The downfall? We’re stuck in a walled compound with four hours of class and about that much homework or more every day, plus other optional classes if you want (I don’t, usually) and required speaking partners for an hour a week and occasional lectures/trips that are kind of a waste of time – spending over two hours at a museum of old stone tools, really? Add a 10:30 curfew on weekdays (midnight on weekends) and “fun” isn’t really a huge option, although we do get glimpses of it. And I mean, getting delicious mint tea between classes always makes one feel better.

Despite my griping, there has been the occasional day when I didn’t have an insurmountable amount of homework. I spent one of these walking along the esplanade for a couple of hours, which was beautiful, although I didn't really take any pictures. However, I do have some snapshots of the sea, taken from the American Legation Museum and the Kasbah respectively:

So that's nice. The land in the first picture is part of Morocco, but if you stand in the same spot and turn left, you can see Spain in the distance.
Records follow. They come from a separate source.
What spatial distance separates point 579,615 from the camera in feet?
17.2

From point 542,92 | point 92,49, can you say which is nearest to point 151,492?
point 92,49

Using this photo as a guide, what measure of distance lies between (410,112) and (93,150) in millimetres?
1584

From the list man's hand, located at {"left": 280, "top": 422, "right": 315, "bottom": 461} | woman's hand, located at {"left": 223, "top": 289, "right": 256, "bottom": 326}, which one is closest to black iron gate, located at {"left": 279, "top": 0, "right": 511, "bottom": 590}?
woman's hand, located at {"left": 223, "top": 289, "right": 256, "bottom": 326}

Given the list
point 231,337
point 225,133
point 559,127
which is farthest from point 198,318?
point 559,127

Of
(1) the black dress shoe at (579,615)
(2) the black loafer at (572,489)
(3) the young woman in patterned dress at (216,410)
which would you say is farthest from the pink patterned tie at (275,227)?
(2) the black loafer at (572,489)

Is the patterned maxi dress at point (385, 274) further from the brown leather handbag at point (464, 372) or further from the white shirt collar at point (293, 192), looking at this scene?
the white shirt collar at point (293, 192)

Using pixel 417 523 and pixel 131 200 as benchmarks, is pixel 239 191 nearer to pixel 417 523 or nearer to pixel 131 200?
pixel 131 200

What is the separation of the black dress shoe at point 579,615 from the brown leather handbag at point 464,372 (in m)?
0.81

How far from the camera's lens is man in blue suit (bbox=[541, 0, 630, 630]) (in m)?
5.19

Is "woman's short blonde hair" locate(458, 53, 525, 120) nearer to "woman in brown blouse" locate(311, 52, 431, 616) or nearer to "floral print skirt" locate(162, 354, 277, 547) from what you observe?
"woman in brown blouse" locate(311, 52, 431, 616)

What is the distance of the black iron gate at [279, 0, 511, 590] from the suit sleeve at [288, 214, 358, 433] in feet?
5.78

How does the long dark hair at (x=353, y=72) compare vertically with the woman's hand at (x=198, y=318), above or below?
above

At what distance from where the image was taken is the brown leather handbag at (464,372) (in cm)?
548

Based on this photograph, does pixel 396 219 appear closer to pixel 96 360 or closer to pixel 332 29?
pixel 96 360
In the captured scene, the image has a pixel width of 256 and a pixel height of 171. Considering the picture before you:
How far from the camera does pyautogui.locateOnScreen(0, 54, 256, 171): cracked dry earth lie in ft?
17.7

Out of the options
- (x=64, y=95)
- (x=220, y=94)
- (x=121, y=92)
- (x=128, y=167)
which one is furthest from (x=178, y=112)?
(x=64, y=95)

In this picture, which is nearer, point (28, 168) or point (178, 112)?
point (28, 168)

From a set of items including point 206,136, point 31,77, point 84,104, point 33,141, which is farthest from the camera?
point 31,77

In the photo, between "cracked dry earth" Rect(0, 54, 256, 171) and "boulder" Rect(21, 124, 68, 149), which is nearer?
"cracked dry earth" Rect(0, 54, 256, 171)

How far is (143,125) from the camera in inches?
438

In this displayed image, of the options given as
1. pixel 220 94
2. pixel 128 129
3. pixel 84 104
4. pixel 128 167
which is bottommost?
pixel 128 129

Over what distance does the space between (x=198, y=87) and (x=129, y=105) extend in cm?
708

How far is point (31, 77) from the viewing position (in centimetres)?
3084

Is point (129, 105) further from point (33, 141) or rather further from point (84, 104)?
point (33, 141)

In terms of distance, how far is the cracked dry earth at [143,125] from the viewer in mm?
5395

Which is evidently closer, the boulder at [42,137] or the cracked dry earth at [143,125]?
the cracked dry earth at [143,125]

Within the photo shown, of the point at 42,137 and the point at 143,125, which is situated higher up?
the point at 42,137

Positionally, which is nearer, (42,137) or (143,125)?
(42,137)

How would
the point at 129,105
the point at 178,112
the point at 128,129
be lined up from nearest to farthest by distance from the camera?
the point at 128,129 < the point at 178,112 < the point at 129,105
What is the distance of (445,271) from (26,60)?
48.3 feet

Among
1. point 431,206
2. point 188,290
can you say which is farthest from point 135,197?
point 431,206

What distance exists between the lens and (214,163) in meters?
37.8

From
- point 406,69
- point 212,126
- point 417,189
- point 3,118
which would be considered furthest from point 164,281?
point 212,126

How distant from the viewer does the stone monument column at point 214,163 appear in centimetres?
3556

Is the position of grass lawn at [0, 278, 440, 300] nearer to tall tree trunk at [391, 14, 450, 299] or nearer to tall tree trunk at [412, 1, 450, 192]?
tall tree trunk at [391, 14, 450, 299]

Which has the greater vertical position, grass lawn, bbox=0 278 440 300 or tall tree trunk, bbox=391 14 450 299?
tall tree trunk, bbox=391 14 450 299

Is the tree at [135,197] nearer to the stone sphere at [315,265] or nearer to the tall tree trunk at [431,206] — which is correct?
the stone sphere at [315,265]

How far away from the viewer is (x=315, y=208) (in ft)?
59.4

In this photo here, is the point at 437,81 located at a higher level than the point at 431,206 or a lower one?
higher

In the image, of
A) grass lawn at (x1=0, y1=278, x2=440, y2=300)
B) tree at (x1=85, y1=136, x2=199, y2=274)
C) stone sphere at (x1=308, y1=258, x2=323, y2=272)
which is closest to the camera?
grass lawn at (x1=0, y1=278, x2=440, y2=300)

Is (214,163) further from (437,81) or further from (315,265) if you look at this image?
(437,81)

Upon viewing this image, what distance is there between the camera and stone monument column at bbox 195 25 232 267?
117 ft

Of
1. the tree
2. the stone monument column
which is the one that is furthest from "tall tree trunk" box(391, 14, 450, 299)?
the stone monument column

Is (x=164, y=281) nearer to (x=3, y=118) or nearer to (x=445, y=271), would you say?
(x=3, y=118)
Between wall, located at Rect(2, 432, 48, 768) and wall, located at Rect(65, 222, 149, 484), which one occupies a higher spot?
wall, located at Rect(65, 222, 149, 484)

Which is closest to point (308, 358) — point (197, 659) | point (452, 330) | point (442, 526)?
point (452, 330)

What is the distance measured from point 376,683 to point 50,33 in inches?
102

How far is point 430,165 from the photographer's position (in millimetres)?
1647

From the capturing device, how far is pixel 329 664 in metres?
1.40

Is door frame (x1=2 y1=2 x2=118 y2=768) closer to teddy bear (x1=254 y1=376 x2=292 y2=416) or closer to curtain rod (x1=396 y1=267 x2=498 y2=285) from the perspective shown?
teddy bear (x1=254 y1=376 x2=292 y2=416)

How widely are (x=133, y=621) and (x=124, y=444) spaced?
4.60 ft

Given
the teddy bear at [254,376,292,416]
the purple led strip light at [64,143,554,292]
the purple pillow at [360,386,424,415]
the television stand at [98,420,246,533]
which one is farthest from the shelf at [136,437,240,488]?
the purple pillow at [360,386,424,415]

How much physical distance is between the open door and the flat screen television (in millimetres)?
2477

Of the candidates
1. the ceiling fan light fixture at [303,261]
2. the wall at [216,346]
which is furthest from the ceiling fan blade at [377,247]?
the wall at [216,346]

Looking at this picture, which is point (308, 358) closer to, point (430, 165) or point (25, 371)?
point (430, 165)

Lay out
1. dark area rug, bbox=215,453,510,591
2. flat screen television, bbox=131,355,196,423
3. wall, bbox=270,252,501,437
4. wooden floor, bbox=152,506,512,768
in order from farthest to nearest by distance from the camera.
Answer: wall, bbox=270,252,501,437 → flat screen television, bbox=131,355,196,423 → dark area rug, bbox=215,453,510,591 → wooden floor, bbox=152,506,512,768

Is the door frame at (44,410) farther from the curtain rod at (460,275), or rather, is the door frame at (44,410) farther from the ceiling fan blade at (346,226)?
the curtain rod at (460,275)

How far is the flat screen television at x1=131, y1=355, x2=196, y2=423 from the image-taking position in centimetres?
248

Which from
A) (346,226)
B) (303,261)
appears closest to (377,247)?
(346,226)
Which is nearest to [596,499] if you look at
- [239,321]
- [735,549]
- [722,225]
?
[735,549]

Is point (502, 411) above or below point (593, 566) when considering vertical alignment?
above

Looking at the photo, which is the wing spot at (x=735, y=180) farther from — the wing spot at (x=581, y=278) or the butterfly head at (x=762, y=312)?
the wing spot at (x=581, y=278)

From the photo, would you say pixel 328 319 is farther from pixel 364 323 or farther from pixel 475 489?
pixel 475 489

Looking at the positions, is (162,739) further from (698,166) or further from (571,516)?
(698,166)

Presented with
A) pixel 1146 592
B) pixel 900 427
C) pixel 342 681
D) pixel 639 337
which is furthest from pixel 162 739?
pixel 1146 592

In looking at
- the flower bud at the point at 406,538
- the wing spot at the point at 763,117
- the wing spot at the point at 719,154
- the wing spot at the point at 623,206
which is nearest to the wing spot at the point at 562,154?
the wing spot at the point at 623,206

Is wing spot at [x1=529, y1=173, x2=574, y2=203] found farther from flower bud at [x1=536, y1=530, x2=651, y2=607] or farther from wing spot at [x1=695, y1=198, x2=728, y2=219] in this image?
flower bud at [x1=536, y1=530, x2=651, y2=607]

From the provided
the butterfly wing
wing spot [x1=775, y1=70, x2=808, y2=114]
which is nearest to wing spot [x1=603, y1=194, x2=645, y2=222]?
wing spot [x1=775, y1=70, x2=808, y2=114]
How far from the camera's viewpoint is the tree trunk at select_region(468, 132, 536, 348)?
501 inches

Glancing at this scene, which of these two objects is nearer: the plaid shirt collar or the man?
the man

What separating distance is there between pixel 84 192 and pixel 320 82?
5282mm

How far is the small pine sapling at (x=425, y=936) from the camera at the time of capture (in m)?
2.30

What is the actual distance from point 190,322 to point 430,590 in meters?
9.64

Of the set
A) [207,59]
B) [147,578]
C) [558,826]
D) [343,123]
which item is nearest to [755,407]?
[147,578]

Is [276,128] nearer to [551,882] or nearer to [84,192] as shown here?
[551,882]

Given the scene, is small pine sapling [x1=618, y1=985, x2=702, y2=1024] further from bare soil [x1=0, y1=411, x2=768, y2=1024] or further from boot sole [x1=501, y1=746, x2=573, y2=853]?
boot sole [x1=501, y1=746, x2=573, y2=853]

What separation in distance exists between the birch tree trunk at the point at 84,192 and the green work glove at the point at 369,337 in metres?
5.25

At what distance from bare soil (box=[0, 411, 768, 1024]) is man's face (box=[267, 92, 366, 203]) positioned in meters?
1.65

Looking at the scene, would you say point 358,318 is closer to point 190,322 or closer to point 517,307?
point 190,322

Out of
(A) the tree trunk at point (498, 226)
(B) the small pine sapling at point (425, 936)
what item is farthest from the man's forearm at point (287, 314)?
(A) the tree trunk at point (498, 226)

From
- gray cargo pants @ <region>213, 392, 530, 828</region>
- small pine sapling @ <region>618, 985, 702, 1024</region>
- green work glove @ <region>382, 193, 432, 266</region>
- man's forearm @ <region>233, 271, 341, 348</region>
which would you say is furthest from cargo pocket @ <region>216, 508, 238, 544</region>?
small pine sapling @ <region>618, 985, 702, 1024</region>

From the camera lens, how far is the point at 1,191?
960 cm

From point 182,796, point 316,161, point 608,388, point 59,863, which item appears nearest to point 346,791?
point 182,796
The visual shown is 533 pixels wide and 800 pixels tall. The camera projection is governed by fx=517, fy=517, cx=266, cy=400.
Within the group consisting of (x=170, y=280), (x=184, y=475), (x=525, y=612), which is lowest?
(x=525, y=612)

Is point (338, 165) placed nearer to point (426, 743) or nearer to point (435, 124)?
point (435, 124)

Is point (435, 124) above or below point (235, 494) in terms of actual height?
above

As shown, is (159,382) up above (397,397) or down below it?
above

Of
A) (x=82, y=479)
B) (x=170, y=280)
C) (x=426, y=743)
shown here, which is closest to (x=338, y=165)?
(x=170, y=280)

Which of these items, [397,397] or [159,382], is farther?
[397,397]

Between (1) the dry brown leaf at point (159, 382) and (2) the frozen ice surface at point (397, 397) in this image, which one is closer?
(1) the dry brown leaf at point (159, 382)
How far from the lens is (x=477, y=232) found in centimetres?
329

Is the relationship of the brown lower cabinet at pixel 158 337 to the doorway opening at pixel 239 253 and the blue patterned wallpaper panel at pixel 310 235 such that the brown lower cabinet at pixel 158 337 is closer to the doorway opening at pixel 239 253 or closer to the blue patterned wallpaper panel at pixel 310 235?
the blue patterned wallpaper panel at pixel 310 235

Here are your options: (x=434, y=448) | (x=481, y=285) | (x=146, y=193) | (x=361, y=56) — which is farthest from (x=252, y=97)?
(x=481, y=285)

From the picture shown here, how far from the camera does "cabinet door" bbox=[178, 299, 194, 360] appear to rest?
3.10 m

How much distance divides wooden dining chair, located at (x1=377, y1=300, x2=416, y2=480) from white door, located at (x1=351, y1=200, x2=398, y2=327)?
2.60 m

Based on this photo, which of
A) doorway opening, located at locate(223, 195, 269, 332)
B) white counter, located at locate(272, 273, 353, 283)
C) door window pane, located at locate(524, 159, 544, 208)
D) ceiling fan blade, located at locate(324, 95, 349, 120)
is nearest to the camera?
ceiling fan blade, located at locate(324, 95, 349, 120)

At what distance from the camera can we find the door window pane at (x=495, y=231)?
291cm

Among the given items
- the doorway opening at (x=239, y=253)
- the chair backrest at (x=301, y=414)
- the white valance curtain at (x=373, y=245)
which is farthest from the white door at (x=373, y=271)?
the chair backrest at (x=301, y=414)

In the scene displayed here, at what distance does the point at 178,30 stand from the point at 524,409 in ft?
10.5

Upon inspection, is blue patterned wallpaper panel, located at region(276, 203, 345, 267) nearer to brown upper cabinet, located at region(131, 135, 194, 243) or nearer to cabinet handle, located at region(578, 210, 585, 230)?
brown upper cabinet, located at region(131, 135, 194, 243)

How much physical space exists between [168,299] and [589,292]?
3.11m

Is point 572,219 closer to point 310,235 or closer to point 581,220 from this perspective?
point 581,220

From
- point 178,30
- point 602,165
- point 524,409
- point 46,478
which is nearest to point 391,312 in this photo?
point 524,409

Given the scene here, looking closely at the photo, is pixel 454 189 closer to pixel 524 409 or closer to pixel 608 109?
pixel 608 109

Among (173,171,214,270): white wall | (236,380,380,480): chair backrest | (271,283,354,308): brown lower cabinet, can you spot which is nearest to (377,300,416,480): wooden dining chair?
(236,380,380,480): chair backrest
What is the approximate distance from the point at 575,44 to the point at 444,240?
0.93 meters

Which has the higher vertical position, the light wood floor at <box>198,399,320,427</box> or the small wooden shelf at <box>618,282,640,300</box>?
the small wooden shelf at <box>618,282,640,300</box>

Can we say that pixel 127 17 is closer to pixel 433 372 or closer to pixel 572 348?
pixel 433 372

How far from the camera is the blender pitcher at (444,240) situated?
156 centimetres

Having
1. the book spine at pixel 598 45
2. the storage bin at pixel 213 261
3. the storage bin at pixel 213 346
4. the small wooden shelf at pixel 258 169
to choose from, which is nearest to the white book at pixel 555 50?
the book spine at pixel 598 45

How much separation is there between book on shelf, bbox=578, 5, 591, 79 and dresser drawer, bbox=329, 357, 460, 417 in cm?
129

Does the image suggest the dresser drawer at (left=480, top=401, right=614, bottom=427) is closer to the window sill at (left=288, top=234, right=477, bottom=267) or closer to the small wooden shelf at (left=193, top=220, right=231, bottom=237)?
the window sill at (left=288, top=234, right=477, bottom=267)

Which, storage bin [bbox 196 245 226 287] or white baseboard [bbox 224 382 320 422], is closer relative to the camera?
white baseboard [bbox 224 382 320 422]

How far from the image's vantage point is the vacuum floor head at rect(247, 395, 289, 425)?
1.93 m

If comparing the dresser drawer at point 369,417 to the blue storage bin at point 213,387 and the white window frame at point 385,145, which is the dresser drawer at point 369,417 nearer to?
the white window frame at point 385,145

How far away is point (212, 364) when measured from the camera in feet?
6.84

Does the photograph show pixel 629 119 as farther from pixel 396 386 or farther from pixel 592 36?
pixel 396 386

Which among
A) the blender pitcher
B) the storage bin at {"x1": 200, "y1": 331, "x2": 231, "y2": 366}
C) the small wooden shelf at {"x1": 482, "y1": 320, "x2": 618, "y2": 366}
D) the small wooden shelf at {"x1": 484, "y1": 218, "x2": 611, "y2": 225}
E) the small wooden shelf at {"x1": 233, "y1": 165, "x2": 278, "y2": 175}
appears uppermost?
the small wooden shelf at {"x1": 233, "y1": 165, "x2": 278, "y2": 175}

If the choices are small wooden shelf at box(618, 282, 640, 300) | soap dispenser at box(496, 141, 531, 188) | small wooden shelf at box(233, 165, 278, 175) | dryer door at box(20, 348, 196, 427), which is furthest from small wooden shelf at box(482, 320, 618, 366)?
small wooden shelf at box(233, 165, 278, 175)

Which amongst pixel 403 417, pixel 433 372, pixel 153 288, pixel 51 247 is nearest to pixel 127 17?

On an unrelated note, interacting with people is not something that happens much, especially since most of them speak French first, Moroccan dialect second, and Modern Standard Arabic never. I have had a pretty successful conversation with a cab driver on the way to Marjane (the Moroccan Wal*Mart, basically) in Arabic, so that was cool, but also a rarity. Then again, so is getting out of the compound for any extended amount of time. Ho-hum school.